## TASK DETAILS
Can you repeat the part of the duplicate-rows passage between "insert into EmpDup values (1,'Andy')" and "deleting duplicate rows.", inclusive, changing every "Bill" to "Maria"?

## GIVEN PASSAGE
SQL Articles

SQL query to delete duplicate rows


Create a table EmpDtl1 with some duplicate rows as shown below to understand different methods of delete duplicate rows.


    create table EmpDup(empid int,name varchar(20))

    insert into EmpDup values(1,'Andy')
    insert into EmpDup values (1,'Andy')
    insert into EmpDup values (2,'Chris')
    insert into EmpDup values(3,'Bill')
    insert into EmpDup values(3,'Bill')
    insert into EmpDup values (3,'Bill')       
    
Employee table with duplicate rows

User Name "Andy" repeated 2 times and User Name "Bill" repeated 3 times. See above picture.

Following are the 3 different methods for deleting duplicate rows.

Method 1:

Insert the distinct rows from the duplicate rows table to new temporary table. Then delete all the data from duplicate rows  table then insert all data from temporary table which has no duplicates as shown below.

       select distinct * into #tmp From EmpDup
       delete from EmpDup
       insert into EmpDup                
       select * from #tmp drop table #tmp
	
       select * from EmpDup
    

Output:

After delete duplicate rows

Method 2:

If you want to consider only few columns in a table for duplication criteria to delete rows then Method1 doesn't work. In our example assume if EMDup has one more column "hobbies" extra apart from empid , name but you want to delete duplicate records if empid and name are repeated irrespective of "hobbies" data column, in this case Method1 will not work and follow "Method2".

Delete duplicate rows using Common Table Expression(CTE)

   With CTE_Duplicates as
   (select empid,name , row_number() over(partition by empid,name order by empid,name ) rownumber 
   from EmpDup  )
   delete from CTE_Duplicates where rownumber!=1
   

In above query, the function row_number generates a row number in each row for the same empid,name group of result set. See screenshot of CTE table CTE_Duplicates. If row number is greater than 1 means it is a duplicate row and to be deleted. The query "delete from CTE_Duplicates where rownumber!=1" will delete the duplicate rows from table EmpDup.

## DATA SECTION
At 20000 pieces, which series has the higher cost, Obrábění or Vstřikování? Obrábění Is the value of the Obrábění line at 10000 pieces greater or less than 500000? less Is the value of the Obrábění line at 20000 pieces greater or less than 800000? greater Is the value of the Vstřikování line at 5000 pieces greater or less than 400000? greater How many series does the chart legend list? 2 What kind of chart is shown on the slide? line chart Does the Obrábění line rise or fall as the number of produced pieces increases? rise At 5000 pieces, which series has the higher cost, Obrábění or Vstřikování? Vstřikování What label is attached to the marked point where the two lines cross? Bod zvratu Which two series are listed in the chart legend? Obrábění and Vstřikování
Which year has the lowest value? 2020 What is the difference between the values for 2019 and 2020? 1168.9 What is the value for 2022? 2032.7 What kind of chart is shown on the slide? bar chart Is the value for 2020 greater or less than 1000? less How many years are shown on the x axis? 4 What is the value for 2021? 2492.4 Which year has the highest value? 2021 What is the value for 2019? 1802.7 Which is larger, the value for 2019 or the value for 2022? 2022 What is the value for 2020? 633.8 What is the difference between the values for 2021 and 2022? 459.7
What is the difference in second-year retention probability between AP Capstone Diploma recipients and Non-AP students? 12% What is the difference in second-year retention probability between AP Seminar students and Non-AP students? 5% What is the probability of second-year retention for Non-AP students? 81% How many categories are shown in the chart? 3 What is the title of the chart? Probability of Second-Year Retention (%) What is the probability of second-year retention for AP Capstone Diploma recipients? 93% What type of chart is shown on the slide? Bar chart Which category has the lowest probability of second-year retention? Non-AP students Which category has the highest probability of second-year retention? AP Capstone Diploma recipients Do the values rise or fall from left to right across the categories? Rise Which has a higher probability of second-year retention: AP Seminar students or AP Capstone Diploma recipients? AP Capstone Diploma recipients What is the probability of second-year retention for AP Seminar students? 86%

---

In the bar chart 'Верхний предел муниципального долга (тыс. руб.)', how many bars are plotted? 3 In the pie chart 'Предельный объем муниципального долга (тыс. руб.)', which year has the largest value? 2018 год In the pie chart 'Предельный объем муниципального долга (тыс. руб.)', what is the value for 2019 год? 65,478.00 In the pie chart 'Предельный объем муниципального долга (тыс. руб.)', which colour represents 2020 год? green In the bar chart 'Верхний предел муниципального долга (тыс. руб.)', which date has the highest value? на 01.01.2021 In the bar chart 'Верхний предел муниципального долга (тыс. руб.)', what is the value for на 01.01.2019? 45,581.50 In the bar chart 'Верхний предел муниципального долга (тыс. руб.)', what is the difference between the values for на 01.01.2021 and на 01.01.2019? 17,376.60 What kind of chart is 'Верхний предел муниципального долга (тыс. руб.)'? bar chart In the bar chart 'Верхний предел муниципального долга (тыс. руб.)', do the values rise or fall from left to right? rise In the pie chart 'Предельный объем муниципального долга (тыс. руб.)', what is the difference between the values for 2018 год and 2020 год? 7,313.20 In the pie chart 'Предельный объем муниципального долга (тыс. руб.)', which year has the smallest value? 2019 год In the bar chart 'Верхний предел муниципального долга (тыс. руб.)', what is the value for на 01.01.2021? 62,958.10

## REPLY
insert into EmpDup values (1,'Andy')
    insert into EmpDup values (2,'Chris')
    insert into EmpDup values(3,'Maria')
    insert into EmpDup values(3,'Maria')
    insert into EmpDup values (3,'Maria')       
    
Employee table with duplicate rows

User Name "Andy" repeated 2 times and User Name "Maria" repeated 3 times. See above picture.

Following are the 3 different methods for deleting duplicate rows.